**Problem details:**
Return the whole listing, keeping every character the same.
╭─ Source data
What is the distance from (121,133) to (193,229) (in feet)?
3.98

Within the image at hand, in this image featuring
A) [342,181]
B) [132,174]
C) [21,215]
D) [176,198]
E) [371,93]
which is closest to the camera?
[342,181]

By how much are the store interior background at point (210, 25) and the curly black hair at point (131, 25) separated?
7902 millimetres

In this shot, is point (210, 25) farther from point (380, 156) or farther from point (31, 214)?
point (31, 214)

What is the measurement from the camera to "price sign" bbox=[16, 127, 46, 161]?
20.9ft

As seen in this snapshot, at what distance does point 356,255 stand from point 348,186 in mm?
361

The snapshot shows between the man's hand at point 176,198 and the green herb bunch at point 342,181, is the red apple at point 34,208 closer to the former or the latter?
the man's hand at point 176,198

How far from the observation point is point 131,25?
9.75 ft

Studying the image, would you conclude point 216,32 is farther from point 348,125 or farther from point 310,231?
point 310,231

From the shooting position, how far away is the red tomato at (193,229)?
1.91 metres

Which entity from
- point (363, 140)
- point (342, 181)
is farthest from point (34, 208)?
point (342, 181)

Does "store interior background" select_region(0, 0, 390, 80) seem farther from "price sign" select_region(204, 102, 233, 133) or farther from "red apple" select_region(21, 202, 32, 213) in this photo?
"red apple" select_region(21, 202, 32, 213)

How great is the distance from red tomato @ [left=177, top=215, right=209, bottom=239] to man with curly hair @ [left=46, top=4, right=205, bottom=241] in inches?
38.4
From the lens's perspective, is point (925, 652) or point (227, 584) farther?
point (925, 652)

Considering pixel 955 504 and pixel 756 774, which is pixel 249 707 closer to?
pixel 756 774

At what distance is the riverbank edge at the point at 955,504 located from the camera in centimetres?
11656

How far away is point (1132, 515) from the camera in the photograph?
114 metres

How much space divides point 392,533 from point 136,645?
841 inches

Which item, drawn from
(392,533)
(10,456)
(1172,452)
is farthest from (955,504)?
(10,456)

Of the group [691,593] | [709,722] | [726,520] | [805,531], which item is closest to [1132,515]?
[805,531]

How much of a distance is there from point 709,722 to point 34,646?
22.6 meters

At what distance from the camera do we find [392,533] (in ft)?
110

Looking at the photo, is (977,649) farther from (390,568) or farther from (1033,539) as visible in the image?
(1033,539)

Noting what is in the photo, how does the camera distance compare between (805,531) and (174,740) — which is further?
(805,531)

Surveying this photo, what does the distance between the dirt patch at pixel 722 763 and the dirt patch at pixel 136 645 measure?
╰─
**Worked answer:**
What is the distance from (121,133) to (193,229) (in feet)?
3.98

Within the image at hand, in this image featuring
A) [342,181]
B) [132,174]
C) [21,215]
D) [176,198]
E) [371,93]
which is closest to the camera?
[342,181]

By how much are the store interior background at point (210, 25) and the curly black hair at point (131, 25) separated?
7902 millimetres

In this shot, is point (210, 25) farther from point (380, 156) or farther from point (31, 214)?
point (31, 214)

What is the measurement from the camera to "price sign" bbox=[16, 127, 46, 161]?
20.9ft

As seen in this snapshot, at what distance does point 356,255 stand from point 348,186 in mm?
361

The snapshot shows between the man's hand at point 176,198 and the green herb bunch at point 342,181, is the red apple at point 34,208 closer to the former or the latter?
the man's hand at point 176,198

How far from the observation point is point 131,25?
9.75 ft

Studying the image, would you conclude point 216,32 is farther from point 348,125 or farther from point 310,231?
point 310,231

From the shooting position, how far away is the red tomato at (193,229)?
1.91 metres

Which entity from
- point (363, 140)
- point (342, 181)
is farthest from point (34, 208)?
point (342, 181)

Does "store interior background" select_region(0, 0, 390, 80) seem farther from "price sign" select_region(204, 102, 233, 133) or farther from "red apple" select_region(21, 202, 32, 213) in this photo?
"red apple" select_region(21, 202, 32, 213)

How great is the distance from red tomato @ [left=177, top=215, right=209, bottom=239] to man with curly hair @ [left=46, top=4, right=205, bottom=241] in inches?
38.4
From the lens's perspective, is point (925, 652) or point (227, 584) farther?
point (925, 652)

Considering pixel 955 504 and pixel 756 774, which is pixel 249 707 closer to?
pixel 756 774

At what distance is the riverbank edge at the point at 955,504 located from the camera in centimetres?
11656

How far away is point (1132, 515) from the camera in the photograph?
114 metres

How much space divides point 392,533 from point 136,645?
841 inches

Which item, drawn from
(392,533)
(10,456)
(1172,452)
is farthest from (955,504)?
(10,456)

Of the group [691,593] | [709,722] | [726,520] | [805,531], which item is closest to [1132,515]?
[805,531]

How much of a distance is there from point 709,722 to point 34,646?
22.6 meters

At what distance from the camera do we find [392,533] (in ft)?
110

Looking at the photo, is (977,649) farther from (390,568) or farther from (1033,539) as visible in the image?
(1033,539)

Noting what is in the photo, how does the camera distance compare between (805,531) and (174,740) — which is further?
(805,531)

Surveying this photo, what does the distance between the dirt patch at pixel 722 763 and the dirt patch at pixel 136 645 measure?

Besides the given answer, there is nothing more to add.